Stored items
---*---

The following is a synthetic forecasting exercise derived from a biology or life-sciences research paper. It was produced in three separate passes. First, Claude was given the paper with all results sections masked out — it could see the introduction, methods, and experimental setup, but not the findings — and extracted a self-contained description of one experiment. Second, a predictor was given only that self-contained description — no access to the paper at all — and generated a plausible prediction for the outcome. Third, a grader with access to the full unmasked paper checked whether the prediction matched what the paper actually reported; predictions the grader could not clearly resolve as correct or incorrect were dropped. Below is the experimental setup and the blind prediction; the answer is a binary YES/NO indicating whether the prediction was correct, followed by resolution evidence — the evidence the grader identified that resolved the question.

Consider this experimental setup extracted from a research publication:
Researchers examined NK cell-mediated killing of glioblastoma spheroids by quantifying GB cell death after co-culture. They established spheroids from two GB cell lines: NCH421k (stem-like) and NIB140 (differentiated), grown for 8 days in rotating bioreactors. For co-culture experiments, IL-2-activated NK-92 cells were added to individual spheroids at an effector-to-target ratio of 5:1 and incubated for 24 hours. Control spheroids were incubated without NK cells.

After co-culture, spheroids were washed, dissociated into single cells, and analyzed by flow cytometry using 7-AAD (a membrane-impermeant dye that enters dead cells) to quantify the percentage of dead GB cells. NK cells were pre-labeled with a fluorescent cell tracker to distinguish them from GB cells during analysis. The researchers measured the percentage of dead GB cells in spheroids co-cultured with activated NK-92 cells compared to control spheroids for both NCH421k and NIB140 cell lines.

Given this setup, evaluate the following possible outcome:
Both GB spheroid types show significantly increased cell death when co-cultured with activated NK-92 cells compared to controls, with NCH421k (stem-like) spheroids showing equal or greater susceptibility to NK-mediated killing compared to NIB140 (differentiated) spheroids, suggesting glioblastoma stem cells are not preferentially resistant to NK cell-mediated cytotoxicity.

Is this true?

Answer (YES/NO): NO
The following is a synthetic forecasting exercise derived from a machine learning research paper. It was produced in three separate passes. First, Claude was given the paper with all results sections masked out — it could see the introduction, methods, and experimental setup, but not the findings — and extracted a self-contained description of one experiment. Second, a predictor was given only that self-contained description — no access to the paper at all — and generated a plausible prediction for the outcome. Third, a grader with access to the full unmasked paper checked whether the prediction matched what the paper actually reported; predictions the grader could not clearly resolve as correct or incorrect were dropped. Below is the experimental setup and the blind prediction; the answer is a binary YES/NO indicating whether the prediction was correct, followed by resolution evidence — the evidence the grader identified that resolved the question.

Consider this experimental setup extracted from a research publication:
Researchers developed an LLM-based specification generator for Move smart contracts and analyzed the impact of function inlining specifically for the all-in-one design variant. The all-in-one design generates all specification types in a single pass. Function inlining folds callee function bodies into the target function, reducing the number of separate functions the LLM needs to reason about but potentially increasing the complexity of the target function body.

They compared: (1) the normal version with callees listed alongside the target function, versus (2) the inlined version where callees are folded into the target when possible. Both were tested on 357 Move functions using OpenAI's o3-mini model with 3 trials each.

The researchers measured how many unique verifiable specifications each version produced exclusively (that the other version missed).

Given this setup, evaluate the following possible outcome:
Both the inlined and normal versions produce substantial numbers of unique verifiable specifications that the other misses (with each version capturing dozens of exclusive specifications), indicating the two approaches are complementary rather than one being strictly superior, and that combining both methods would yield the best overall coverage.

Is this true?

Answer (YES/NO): NO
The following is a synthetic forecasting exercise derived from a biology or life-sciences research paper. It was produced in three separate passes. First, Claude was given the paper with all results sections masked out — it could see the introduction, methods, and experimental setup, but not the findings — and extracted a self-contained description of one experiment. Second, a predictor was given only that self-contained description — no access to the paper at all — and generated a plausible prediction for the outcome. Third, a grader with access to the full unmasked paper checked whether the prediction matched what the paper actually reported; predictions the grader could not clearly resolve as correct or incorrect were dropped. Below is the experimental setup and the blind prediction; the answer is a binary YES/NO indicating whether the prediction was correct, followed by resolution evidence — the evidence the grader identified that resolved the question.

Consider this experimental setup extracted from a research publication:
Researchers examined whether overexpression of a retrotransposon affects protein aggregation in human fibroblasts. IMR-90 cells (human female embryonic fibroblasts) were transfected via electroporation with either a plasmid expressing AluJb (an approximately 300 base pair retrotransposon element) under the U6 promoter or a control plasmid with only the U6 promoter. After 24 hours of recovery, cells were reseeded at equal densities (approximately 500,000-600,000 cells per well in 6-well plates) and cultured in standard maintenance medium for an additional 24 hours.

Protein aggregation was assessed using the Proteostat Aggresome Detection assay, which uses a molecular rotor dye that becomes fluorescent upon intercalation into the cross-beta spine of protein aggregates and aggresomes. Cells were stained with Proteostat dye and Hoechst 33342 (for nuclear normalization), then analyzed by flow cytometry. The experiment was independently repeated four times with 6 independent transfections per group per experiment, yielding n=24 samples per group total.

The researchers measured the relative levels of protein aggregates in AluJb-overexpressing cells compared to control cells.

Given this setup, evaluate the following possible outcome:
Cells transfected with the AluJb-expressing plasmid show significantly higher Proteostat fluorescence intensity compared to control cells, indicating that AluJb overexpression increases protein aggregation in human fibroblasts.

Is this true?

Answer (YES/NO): NO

---*---

Task:
Print out all the entries above exactly.

Result below:
The following is a synthetic forecasting exercise derived from a biology or life-sciences research paper. It was produced in three separate passes. First, Claude was given the paper with all results sections masked out — it could see the introduction, methods, and experimental setup, but not the findings — and extracted a self-contained description of one experiment. Second, a predictor was given only that self-contained description — no access to the paper at all — and generated a plausible prediction for the outcome. Third, a grader with access to the full unmasked paper checked whether the prediction matched what the paper actually reported; predictions the grader could not clearly resolve as correct or incorrect were dropped. Below is the experimental setup and the blind prediction; the answer is a binary YES/NO indicating whether the prediction was correct, followed by resolution evidence — the evidence the grader identified that resolved the question.

Consider this experimental setup extracted from a research publication:
Researchers examined NK cell-mediated killing of glioblastoma spheroids by quantifying GB cell death after co-culture. They established spheroids from two GB cell lines: NCH421k (stem-like) and NIB140 (differentiated), grown for 8 days in rotating bioreactors. For co-culture experiments, IL-2-activated NK-92 cells were added to individual spheroids at an effector-to-target ratio of 5:1 and incubated for 24 hours. Control spheroids were incubated without NK cells.

After co-culture, spheroids were washed, dissociated into single cells, and analyzed by flow cytometry using 7-AAD (a membrane-impermeant dye that enters dead cells) to quantify the percentage of dead GB cells. NK cells were pre-labeled with a fluorescent cell tracker to distinguish them from GB cells during analysis. The researchers measured the percentage of dead GB cells in spheroids co-cultured with activated NK-92 cells compared to control spheroids for both NCH421k and NIB140 cell lines.

Given this setup, evaluate the following possible outcome:
Both GB spheroid types show significantly increased cell death when co-cultured with activated NK-92 cells compared to controls, with NCH421k (stem-like) spheroids showing equal or greater susceptibility to NK-mediated killing compared to NIB140 (differentiated) spheroids, suggesting glioblastoma stem cells are not preferentially resistant to NK cell-mediated cytotoxicity.

Is this true?

Answer (YES/NO): NO
The following is a synthetic forecasting exercise derived from a machine learning research paper. It was produced in three separate passes. First, Claude was given the paper with all results sections masked out — it could see the introduction, methods, and experimental setup, but not the findings — and extracted a self-contained description of one experiment. Second, a predictor was given only that self-contained description — no access to the paper at all — and generated a plausible prediction for the outcome. Third, a grader with access to the full unmasked paper checked whether the prediction matched what the paper actually reported; predictions the grader could not clearly resolve as correct or incorrect were dropped. Below is the experimental setup and the blind prediction; the answer is a binary YES/NO indicating whether the prediction was correct, followed by resolution evidence — the evidence the grader identified that resolved the question.

Consider this experimental setup extracted from a research publication:
Researchers developed an LLM-based specification generator for Move smart contracts and analyzed the impact of function inlining specifically for the all-in-one design variant. The all-in-one design generates all specification types in a single pass. Function inlining folds callee function bodies into the target function, reducing the number of separate functions the LLM needs to reason about but potentially increasing the complexity of the target function body.

They compared: (1) the normal version with callees listed alongside the target function, versus (2) the inlined version where callees are folded into the target when possible. Both were tested on 357 Move functions using OpenAI's o3-mini model with 3 trials each.

The researchers measured how many unique verifiable specifications each version produced exclusively (that the other version missed).

Given this setup, evaluate the following possible outcome:
Both the inlined and normal versions produce substantial numbers of unique verifiable specifications that the other misses (with each version capturing dozens of exclusive specifications), indicating the two approaches are complementary rather than one being strictly superior, and that combining both methods would yield the best overall coverage.

Is this true?

Answer (YES/NO): NO
The following is a synthetic forecasting exercise derived from a biology or life-sciences research paper. It was produced in three separate passes. First, Claude was given the paper with all results sections masked out — it could see the introduction, methods, and experimental setup, but not the findings — and extracted a self-contained description of one experiment. Second, a predictor was given only that self-contained description — no access to the paper at all — and generated a plausible prediction for the outcome. Third, a grader with access to the full unmasked paper checked whether the prediction matched what the paper actually reported; predictions the grader could not clearly resolve as correct or incorrect were dropped. Below is the experimental setup and the blind prediction; the answer is a binary YES/NO indicating whether the prediction was correct, followed by resolution evidence — the evidence the grader identified that resolved the question.

Consider this experimental setup extracted from a research publication:
Researchers examined whether overexpression of a retrotransposon affects protein aggregation in human fibroblasts. IMR-90 cells (human female embryonic fibroblasts) were transfected via electroporation with either a plasmid expressing AluJb (an approximately 300 base pair retrotransposon element) under the U6 promoter or a control plasmid with only the U6 promoter. After 24 hours of recovery, cells were reseeded at equal densities (approximately 500,000-600,000 cells per well in 6-well plates) and cultured in standard maintenance medium for an additional 24 hours.

Protein aggregation was assessed using the Proteostat Aggresome Detection assay, which uses a molecular rotor dye that becomes fluorescent upon intercalation into the cross-beta spine of protein aggregates and aggresomes. Cells were stained with Proteostat dye and Hoechst 33342 (for nuclear normalization), then analyzed by flow cytometry. The experiment was independently repeated four times with 6 independent transfections per group per experiment, yielding n=24 samples per group total.

The researchers measured the relative levels of protein aggregates in AluJb-overexpressing cells compared to control cells.

Given this setup, evaluate the following possible outcome:
Cells transfected with the AluJb-expressing plasmid show significantly higher Proteostat fluorescence intensity compared to control cells, indicating that AluJb overexpression increases protein aggregation in human fibroblasts.

Is this true?

Answer (YES/NO): NO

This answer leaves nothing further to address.